> [PASSAGE PROVIDED]
# # #
Bookending the city's skyline to the east, the $337 million Great American Ball Park (2003), home of the Cincinnati Reds, nestles deeper into the riverbank, intentionally less obtrusive. At the ballpark, designed by HOK Sport (now Populous) with GBBN Architects, only the spindly lighting towers—everyone in town compares them to toothbrushes—rise high.

The sight of thousands of Bengals fans in their orange jerseys streaming out of the stadium and through the downtown streets serves as a reminder that sports is deeply embedded in the city's identity—even in a corporatized era of millionaire players, billionaire owners, and billion-dollar stadiums. Planners and city boosters everywhere inevitably want to harness that emotional connection as an engine of urban redevelopment, though they have not found it easy.
# # #
Records from a collection:
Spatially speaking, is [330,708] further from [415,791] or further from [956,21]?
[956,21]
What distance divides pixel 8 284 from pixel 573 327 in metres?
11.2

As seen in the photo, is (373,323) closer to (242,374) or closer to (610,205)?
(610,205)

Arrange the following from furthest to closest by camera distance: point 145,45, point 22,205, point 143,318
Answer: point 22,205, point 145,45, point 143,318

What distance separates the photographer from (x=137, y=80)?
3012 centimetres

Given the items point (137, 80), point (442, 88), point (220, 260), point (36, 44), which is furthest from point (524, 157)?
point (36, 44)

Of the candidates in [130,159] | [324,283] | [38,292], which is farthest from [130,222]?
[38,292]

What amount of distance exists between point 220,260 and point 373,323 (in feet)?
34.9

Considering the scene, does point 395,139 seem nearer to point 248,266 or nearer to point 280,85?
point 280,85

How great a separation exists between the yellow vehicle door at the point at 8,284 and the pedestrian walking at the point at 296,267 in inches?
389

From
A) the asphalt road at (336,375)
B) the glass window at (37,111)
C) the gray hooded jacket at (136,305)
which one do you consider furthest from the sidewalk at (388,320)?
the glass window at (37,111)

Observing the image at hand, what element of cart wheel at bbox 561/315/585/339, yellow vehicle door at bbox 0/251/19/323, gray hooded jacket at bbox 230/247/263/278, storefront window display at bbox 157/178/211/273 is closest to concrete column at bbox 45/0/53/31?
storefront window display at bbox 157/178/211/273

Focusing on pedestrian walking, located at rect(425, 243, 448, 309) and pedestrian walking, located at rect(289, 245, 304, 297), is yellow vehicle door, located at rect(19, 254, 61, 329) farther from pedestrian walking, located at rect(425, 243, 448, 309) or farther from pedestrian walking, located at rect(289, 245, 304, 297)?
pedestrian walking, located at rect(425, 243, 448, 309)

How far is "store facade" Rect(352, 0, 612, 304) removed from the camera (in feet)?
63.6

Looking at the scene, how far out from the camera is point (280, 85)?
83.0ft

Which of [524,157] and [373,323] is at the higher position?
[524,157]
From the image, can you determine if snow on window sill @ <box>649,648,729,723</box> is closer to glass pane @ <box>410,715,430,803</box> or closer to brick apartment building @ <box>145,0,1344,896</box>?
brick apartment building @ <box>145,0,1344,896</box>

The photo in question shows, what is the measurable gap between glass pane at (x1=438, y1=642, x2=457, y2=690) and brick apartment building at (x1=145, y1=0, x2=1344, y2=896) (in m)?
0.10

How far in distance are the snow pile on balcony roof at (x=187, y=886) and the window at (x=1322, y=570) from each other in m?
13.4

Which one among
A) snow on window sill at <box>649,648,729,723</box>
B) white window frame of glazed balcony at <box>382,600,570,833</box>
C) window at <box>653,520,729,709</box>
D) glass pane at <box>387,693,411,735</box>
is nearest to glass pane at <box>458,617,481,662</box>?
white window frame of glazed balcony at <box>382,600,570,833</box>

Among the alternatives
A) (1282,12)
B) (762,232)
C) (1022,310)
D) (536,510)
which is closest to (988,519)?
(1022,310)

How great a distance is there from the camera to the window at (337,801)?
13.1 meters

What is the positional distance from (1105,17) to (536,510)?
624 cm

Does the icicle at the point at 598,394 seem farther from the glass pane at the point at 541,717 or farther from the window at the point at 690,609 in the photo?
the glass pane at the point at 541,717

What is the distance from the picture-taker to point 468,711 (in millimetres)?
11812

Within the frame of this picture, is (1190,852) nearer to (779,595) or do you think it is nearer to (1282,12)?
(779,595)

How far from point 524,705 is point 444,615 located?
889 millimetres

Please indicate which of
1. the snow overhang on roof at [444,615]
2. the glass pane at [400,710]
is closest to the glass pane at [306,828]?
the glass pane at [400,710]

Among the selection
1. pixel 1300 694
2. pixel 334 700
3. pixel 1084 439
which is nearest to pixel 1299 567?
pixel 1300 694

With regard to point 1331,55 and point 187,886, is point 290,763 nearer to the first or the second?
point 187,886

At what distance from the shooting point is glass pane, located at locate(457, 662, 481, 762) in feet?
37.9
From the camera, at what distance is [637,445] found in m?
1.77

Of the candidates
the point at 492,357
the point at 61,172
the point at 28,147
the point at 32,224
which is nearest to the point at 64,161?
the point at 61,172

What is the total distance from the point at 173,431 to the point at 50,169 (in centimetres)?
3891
# # #
Retype the passage on Cincinnati's stadiums in full, word for word. Work only from the passage on Cincinnati's stadiums and leave the listing aside.

> [RESPONSE]
Bookending the city's skyline to the east, the $337 million Great American Ball Park (2003), home of the Cincinnati Reds, nestles deeper into the riverbank, intentionally less obtrusive. At the ballpark, designed by HOK Sport (now Populous) with GBBN Architects, only the spindly lighting towers—everyone in town compares them to toothbrushes—rise high.

The sight of thousands of Bengals fans in their orange jerseys streaming out of the stadium and through the downtown streets serves as a reminder that sports is deeply embedded in the city's identity—even in a corporatized era of millionaire players, billionaire owners, and billion-dollar stadiums. Planners and city boosters everywhere inevitably want to harness that emotional connection as an engine of urban redevelopment, though they have not found it easy.